BRIEF 1: In the editorial on public spaces, which amenities are developers of larger spaces encouraged to add?
BRIEF 2: Could you resume the editorial on public spaces in private buildings, picking up right after its last sentence?
(EXTRACT Opens)
The Straits Times says

Foster private interest in public spaces

Public spaces are vital arteries of a bustling city. When designed well, these can encourage diverse and gracious uses of spots that are open to one and all. Free of barriers and walls, they help to make the city feel welcoming. Yet, civic considerations often take second place to commercial priorities and urban development demands. It is not wrong to maximise economic yield, of course, but this may sometimes be done in crass ways, to the detriment of society, the liveability of an area and the well-being of users. Refined property owners, however, recognise that creating the right ambience and making spaces attractive to users can bring significant rewards.

The Urban Redevelopment Authority's recent introduction of new guidelines to make public spaces in private buildings more user-friendly might help more people to see these spots in a different light. The development of land sites that stipulate the inclusion of such free-to-roam areas will have to meet new requirements, such as offering ample shade and public seating. Those constructing larger spaces are encouraged to add amenities such as free Wi-Fi connectivity, mobile device charging points, drinking fountains, exercise equipment or public art.

Not all developers will greet these guidelines with cheer. Some may fret that noise levels from non-paying loiterers could disturb the building's tenants and visitors. Others might worry about the possibility of accelerated wear and tear - and perhaps even serious damage - in spaces that have to be easily accessible from major thoroughfares and be open 24 hours a day. However, graceful spots can encourage people to behave gracefully, and high-profile public zones can create a buzz that is not easily replicated. The appeal of Times Square in New York, for example, generates significant economic value by eliciting more tourism spending and boosting real estate values.
(EXTRACT Closes)
(DATASET EXCERPT Opens)
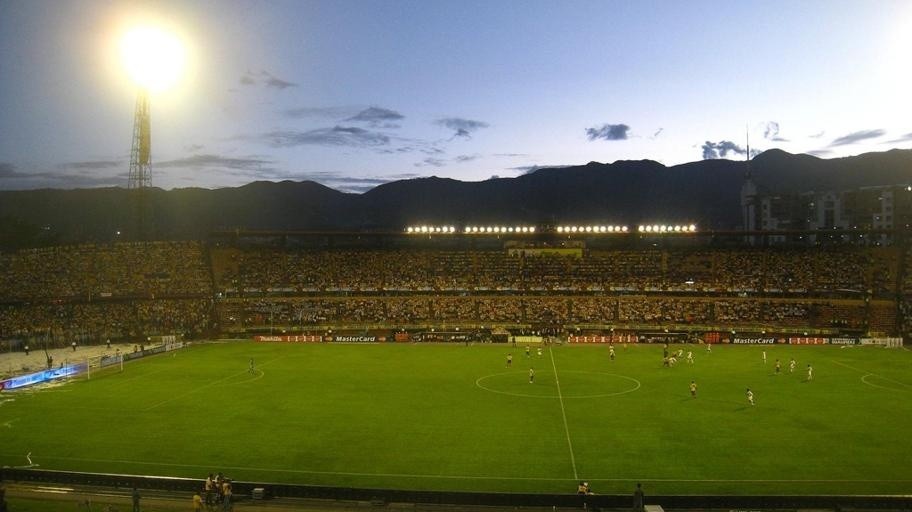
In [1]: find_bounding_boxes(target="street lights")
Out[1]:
(DATASET EXCERPT Closes)
WRITTEN RESPONSE 1:
- Free Wi-Fi connectivity
- Mobile device charging points
- Drinking fountains
- Exercise equipment
- Public art

WRITTEN RESPONSE 2:
Constructing well-planned public spaces - the art of place-making - raises the quality of not just commercial life but also social life. Bringing natural, green elements and rest stops into concrete jungles produces therapeutic benefits for weary shoppers, workers and tourists. Collaborating with creative groups to design public spaces or holding free activities in them are innovative ways of engaging younger people. Cleverly located open areas can also encourage more walking, which can benefit businesses in the area.

Equally importantly, good communal areas play a role in giving all equal access to quality spaces and in encouraging social, cultural and interest groups to mingle naturally. It is no exaggeration to link vibrant public spaces with stronger community bonds, enlarged common experiences and a greater sense of social equity. Over time, some of these places might become much loved spots, even though they are privately operated.